**What you have to do**
Each line that contains "javascripts" needs to be copied from the listing.

**Supplied data**
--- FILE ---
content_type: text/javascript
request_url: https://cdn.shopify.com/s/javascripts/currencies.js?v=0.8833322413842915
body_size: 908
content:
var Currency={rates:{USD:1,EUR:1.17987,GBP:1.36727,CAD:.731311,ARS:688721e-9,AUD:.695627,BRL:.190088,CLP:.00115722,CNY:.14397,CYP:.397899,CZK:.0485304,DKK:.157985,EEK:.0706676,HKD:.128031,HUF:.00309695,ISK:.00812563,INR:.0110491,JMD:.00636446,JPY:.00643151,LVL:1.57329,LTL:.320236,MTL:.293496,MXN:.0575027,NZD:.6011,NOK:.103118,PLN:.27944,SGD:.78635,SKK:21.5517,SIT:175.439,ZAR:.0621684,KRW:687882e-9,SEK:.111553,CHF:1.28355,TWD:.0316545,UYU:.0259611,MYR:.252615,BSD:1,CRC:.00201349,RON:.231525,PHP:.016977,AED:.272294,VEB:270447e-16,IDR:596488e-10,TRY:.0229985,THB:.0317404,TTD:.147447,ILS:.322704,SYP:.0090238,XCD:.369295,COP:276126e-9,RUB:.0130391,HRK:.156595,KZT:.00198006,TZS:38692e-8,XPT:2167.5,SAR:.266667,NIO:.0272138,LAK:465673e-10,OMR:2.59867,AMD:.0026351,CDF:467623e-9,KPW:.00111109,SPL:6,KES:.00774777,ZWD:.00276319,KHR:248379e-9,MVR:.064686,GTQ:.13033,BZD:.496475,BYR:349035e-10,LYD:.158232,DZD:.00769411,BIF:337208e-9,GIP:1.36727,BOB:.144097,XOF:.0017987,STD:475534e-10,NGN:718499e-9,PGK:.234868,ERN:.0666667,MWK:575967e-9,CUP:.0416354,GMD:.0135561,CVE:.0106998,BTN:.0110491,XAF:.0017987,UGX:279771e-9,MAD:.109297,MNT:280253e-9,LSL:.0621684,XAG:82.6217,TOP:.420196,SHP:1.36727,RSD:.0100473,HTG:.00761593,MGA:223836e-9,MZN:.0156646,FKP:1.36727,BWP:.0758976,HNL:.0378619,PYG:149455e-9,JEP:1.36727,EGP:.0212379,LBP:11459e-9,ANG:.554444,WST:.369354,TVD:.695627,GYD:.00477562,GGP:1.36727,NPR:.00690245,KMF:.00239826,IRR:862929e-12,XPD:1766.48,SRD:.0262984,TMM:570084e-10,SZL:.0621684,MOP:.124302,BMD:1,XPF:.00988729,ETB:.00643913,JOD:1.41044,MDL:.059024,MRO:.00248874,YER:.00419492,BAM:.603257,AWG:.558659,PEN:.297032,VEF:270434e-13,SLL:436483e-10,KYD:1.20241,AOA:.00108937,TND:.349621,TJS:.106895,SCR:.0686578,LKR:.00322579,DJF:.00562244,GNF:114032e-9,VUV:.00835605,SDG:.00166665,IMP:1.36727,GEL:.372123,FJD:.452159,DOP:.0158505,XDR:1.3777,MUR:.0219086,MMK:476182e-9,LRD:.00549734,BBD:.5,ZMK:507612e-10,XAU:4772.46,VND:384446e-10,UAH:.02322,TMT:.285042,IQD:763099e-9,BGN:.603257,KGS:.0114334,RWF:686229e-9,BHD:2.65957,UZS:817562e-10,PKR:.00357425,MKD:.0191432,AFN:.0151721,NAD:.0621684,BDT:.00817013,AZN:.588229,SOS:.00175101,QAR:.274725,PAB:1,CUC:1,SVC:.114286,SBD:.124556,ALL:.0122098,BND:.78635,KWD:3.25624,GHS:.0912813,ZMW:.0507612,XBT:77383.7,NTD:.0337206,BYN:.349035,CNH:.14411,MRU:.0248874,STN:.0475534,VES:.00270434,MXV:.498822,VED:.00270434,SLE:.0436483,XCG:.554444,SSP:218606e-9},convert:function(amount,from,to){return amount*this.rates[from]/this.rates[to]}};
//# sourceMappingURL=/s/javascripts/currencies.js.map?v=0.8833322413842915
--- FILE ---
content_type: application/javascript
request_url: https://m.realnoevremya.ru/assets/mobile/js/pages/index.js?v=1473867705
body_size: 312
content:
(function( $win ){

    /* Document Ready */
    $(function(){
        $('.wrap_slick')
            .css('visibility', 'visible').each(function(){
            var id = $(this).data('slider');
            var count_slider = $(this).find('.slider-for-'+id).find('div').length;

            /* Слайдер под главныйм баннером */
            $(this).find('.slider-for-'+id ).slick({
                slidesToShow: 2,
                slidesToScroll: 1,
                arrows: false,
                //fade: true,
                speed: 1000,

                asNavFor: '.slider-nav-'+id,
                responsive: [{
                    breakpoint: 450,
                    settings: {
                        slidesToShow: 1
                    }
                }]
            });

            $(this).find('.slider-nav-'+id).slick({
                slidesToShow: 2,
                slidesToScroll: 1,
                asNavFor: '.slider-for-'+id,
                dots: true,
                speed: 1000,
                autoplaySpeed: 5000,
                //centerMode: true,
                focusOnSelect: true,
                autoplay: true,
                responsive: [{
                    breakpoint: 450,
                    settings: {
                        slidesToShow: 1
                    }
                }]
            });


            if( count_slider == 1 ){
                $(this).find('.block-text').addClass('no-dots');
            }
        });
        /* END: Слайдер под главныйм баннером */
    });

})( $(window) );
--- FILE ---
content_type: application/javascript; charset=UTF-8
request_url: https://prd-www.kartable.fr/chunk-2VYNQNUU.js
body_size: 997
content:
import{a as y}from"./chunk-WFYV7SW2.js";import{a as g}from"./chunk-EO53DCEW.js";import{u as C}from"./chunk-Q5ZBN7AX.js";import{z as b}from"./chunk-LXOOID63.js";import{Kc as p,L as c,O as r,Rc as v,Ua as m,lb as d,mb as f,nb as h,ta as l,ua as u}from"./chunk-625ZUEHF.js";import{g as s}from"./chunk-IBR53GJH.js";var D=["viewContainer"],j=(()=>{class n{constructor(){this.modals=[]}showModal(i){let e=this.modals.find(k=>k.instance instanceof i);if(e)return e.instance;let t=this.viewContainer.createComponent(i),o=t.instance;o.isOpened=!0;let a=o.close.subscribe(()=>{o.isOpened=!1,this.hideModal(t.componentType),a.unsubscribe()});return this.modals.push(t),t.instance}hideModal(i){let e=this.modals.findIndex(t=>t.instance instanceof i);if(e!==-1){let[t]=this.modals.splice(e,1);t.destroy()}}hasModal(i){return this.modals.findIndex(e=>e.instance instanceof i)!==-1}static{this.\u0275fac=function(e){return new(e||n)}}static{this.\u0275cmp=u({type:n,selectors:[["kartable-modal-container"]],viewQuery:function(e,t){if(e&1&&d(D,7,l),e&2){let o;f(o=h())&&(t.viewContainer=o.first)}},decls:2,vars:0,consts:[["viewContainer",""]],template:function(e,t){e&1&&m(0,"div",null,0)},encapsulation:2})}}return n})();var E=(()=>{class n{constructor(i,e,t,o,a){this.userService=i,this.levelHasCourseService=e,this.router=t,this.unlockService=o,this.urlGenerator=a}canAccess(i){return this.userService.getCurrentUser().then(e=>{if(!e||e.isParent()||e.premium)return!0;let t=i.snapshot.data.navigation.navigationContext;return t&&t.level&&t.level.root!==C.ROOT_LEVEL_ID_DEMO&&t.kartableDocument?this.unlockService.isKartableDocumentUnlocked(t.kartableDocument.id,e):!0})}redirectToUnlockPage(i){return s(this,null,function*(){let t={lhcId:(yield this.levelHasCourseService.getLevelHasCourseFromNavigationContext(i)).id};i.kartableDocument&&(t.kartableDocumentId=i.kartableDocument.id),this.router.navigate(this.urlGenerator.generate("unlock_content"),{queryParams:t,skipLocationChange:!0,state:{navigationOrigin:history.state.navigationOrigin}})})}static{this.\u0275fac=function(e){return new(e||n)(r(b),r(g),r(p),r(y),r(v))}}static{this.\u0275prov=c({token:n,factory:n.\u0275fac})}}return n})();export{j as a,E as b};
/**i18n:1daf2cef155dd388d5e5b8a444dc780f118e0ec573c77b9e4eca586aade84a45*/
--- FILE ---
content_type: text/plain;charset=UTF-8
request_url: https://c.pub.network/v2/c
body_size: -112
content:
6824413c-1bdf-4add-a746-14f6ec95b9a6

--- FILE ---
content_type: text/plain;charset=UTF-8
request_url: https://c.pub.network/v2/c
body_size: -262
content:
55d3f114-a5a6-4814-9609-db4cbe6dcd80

**Answer for this exercise**
request_url: https://cdn.shopify.com/s/javascripts/currencies.js?v=0.8833322413842915
//# sourceMappingURL=/s/javascripts/currencies.js.map?v=0.8833322413842915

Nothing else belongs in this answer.